*** Block opens ***

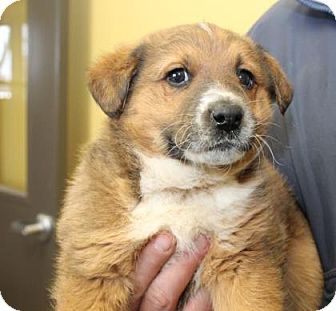 Shepherd (Unknown Type) Mix Puppy for adoption in Philadelphia, Pennsylvania - Rufus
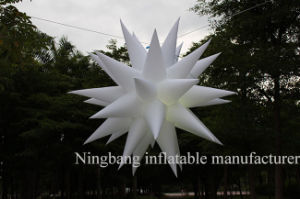 Promotion Party Used Decoration Lighting Inflatable Star for Sale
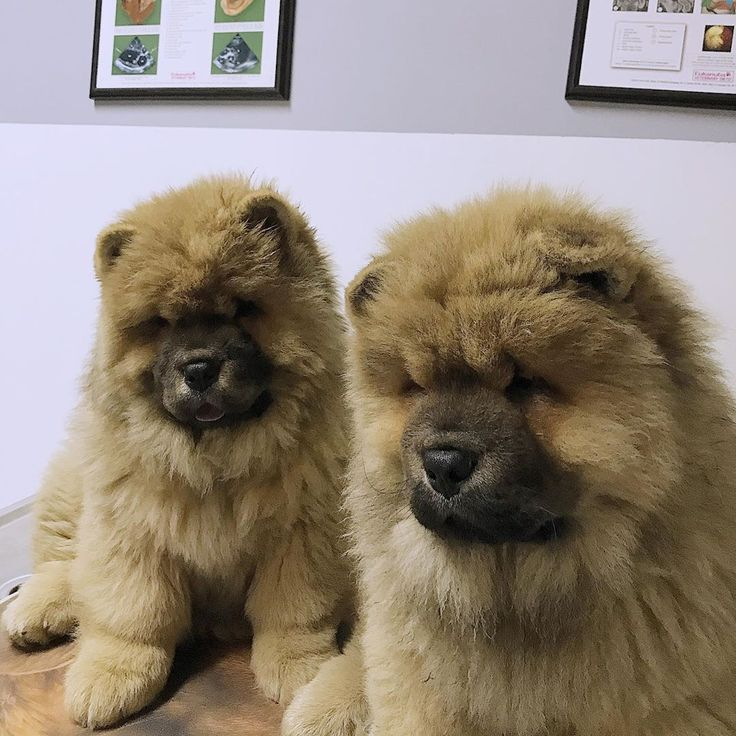 The Dynamics Behind Fearful Aggressive Dogs Chowchow
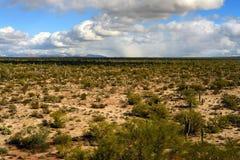 Sonorawoestijn Arizona Stock Afbeeldingen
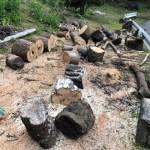 【原木を切る】土場の木を切る②
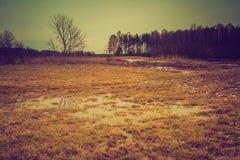 Paesaggio d'annata del campo di inverno Fotografie Stock Libere da Diritti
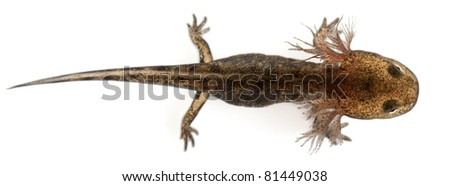 High angle view of Fire salamander larva showing the external gills, Salamandra salamandra, in front of white background - stock photo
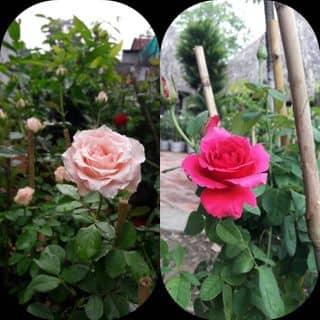 Hoa hồng của mydungtran4 tại Vĩnh Long - 2493972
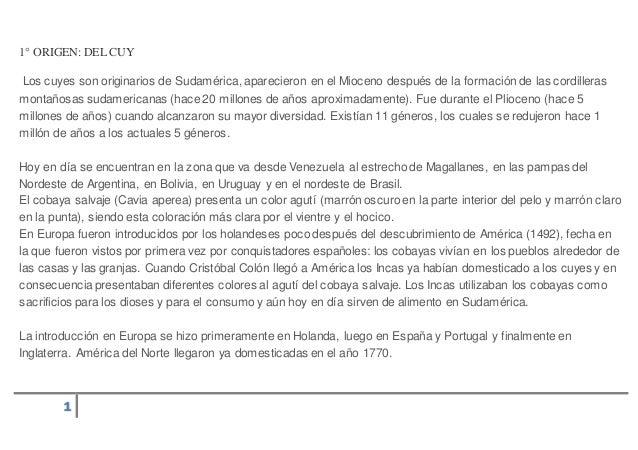 Crianza De Cuy Es Slideshare | apexwallpapers.com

*** Block closes ***

Problem to work on: The output must match, line for line, the span from the line containing "Paesaggio d'annata del" through the end of the data, with the pictures removed.

Exercise response:
 Paesaggio d'annata del campo di inverno Fotografie Stock Libere da Diritti
 High angle view of Fire salamander larva showing the external gills, Salamandra salamandra, in front of white background - stock photo
 Hoa hồng của mydungtran4 tại Vĩnh Long - 2493972
 Crianza De Cuy Es Slideshare | apexwallpapers.com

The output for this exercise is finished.